Data records
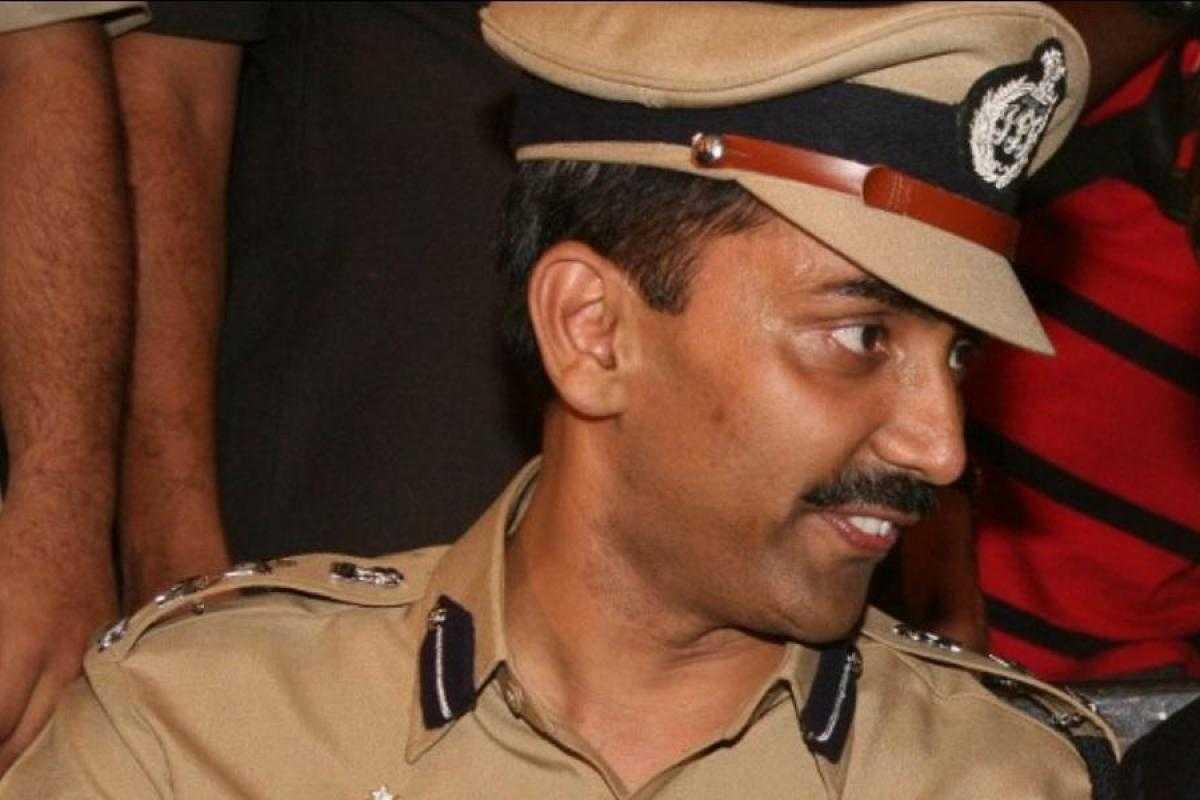 सैन्यदल भरती पेपर फोडण्यात अधिकारी, कर्मचार्यांचा हात-७ गजाआड: पोलीस आयुक्त अमिताभ गुप्ता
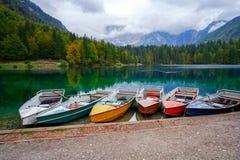 Lago Di Fusine het bergmeer bij boot en Mangart-berg op de achtergrond in Noord-Italië royalty-vrije stock foto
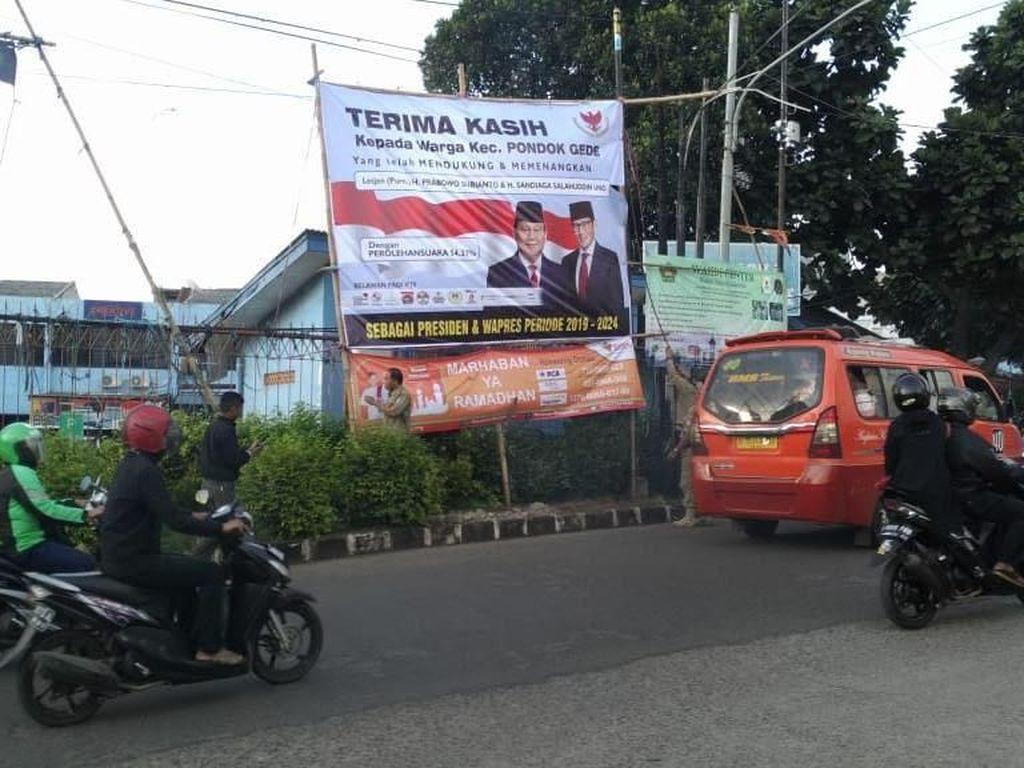 Lagi, Baliho Klaim Kemenangan Prabowo-Sandiaga di Bekasi Dicopot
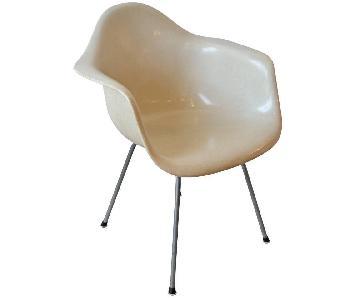 Herman Miller Original 1950s Mid Century Fiberglass Chair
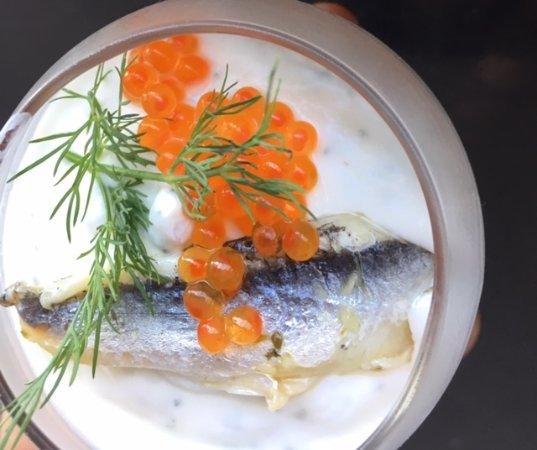 Mouguerre, France : (tapas) (tapas) verrine d'anchois marinés crème a la citronnelle, ouefs de lompes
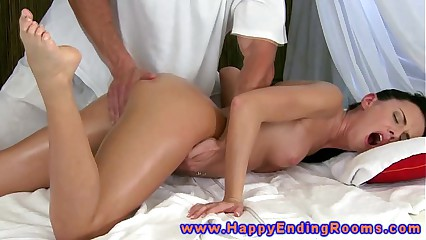 Model client gets massage and fingered before sucking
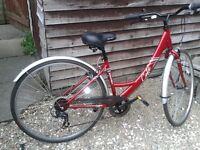 Nearly new hybrid commuter bike, small size, 6 gears, mudguards & comfot seat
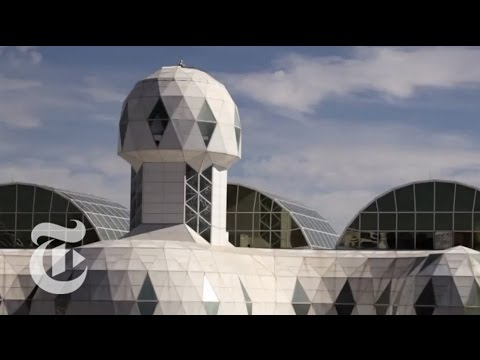 Biosphere 2: An American Space Odyssey - Retro Report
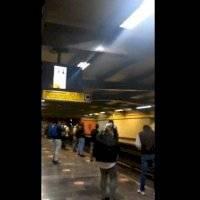 Pantalla del Metro en CDMX transmite escena porno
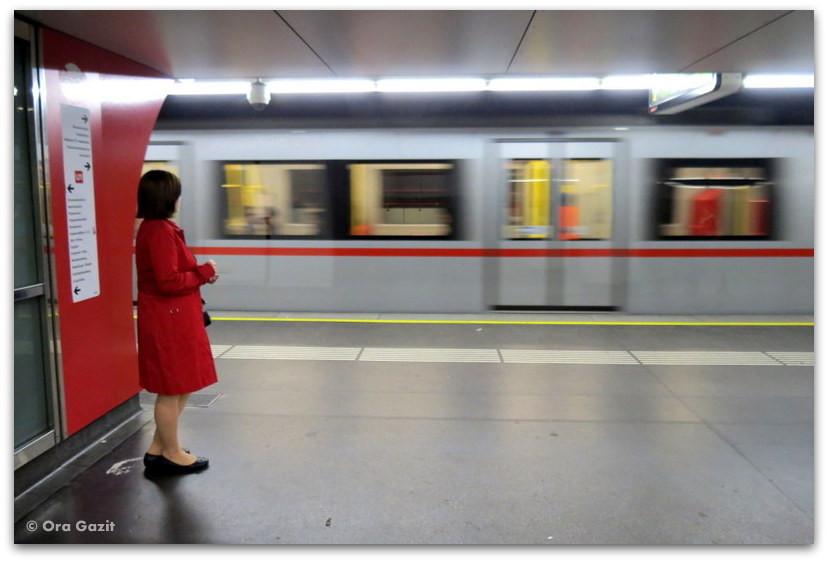 אשה בתחנת רכבת - וינה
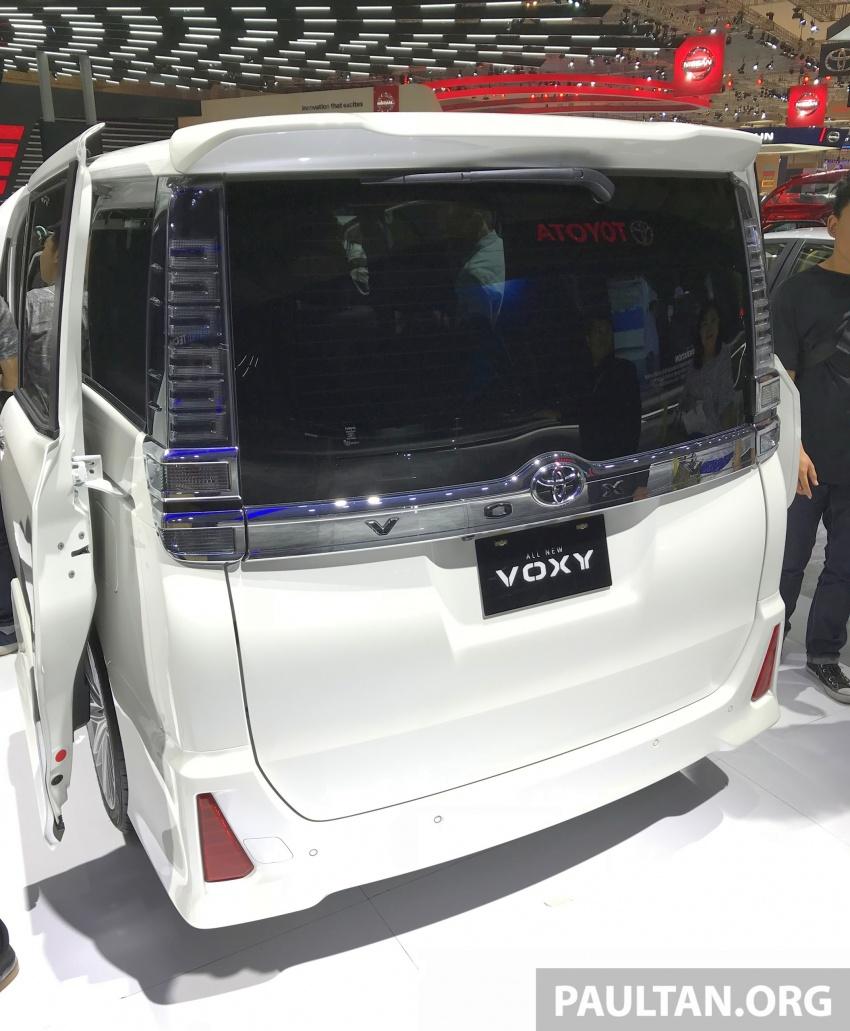 GIIAS 2017: Toyota Voxy – third-gen facelift debuts Image #698383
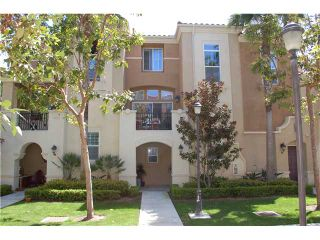 Photo 1: POINT LOMA Townhouse for sale : 2 bedrooms : 2720 Evans #5 in San Diego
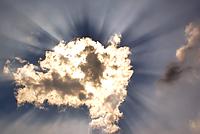 Freude durch Wolken hindurch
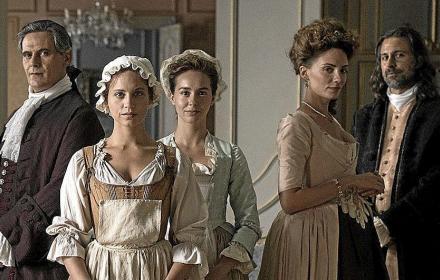 """Watch it or Skip it: Защо да гледате """"The Cook of Castamar"""", новата историческа драма по Netflix"""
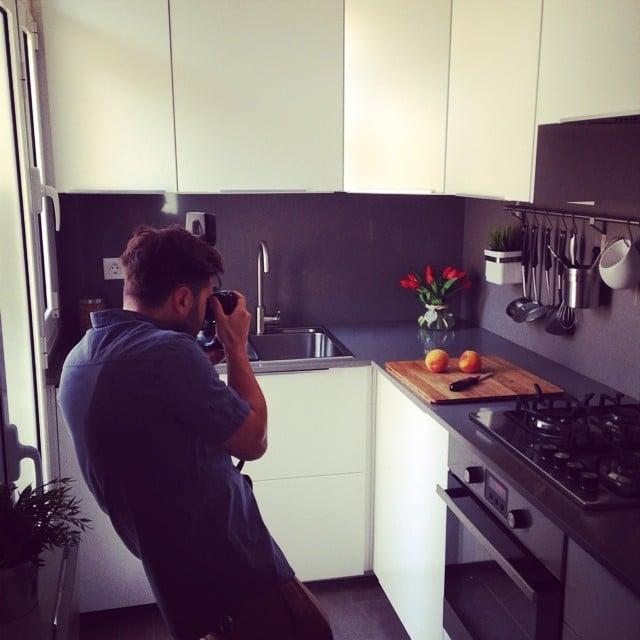 ¡Profesional en acción! #makingof sesión de fotos de la #cocinasantguillem #ikea #lowcost #interiorismo #interiordesign #kitchen #cocina @lookerphotography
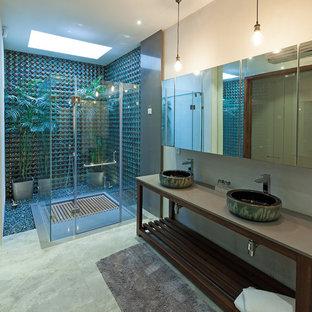 Foto de cuarto de baño contemporáneo, grande, con ducha esquinera, suelo de mármol, lavabo sobreencimera, suelo verde y ducha con puerta con bisagras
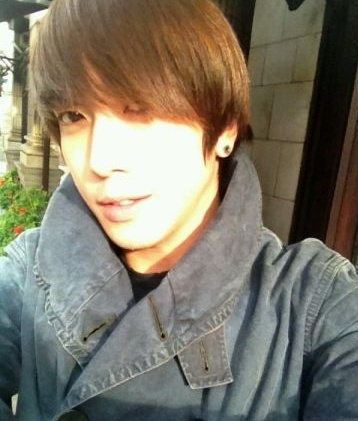 CNBLUE's Yonghwa and Minhyuk update fans on their whereabouts in LondonKpop Fashion, Hwa Cnblue, Minhyuk Updates, Cnblue Yonghwa, Fashion Stores, Yong Hwa, Updates Fans, Jung Yonghwa, 20120922 Yonghwa London
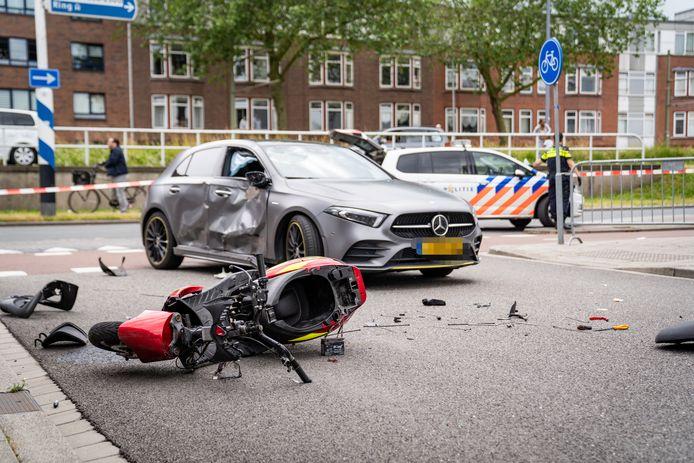 Zowel de auto als de scooter raakten flink beschadigd bij het ongeluk.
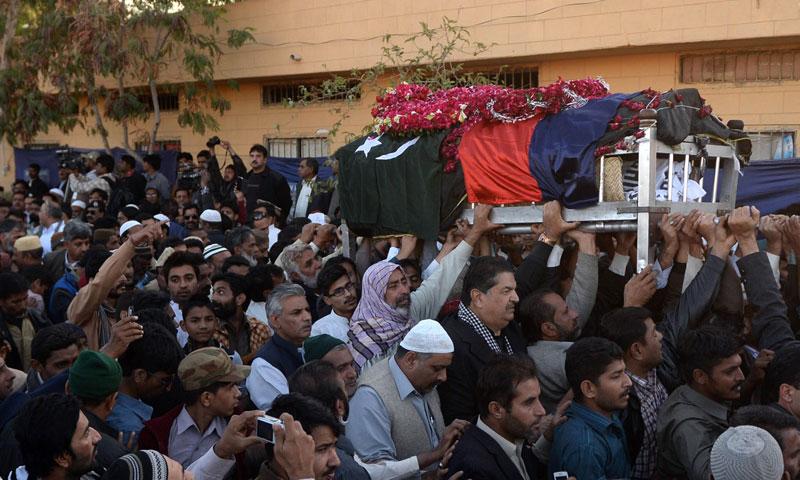 جمعہ دس جنوری کو چوہدری اسلم کی نمازِ جنازہ ادا کرنے کے بعد قبرستان لے جانے کی تیاریاں ۔ اے ایف پی تصویر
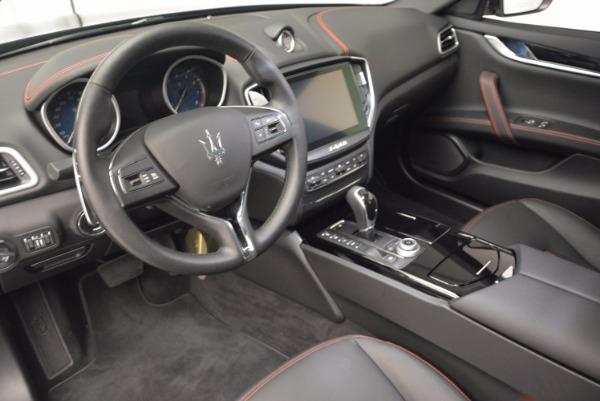 Used 2017 Maserati Ghibli S Q4 for sale Sold at Alfa Romeo of Westport in Westport CT 06880 14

[WHAT THE EXERCISE ASKS]
Your answer should be the lines above, word for word, from the line with "Lago Di Fusine" through the line with "GIIAS 2017: Toyota", minus the pictures.

[TASK RESULT]
 Lago Di Fusine het bergmeer bij boot en Mangart-berg op de achtergrond in Noord-Italië royalty-vrije stock foto
 Lagi, Baliho Klaim Kemenangan Prabowo-Sandiaga di Bekasi Dicopot
 Herman Miller Original 1950s Mid Century Fiberglass Chair
 Mouguerre, France : (tapas) (tapas) verrine d'anchois marinés crème a la citronnelle, ouefs de lompes
 Model client gets massage and fingered before sucking
 Nearly new hybrid commuter bike, small size, 6 gears, mudguards & comfot seat
 Biosphere 2: An American Space Odyssey - Retro Report
 Pantalla del Metro en CDMX transmite escena porno
 אשה בתחנת רכבת - וינה
 GIIAS 2017: Toyota Voxy – third-gen facelift debuts Image #698383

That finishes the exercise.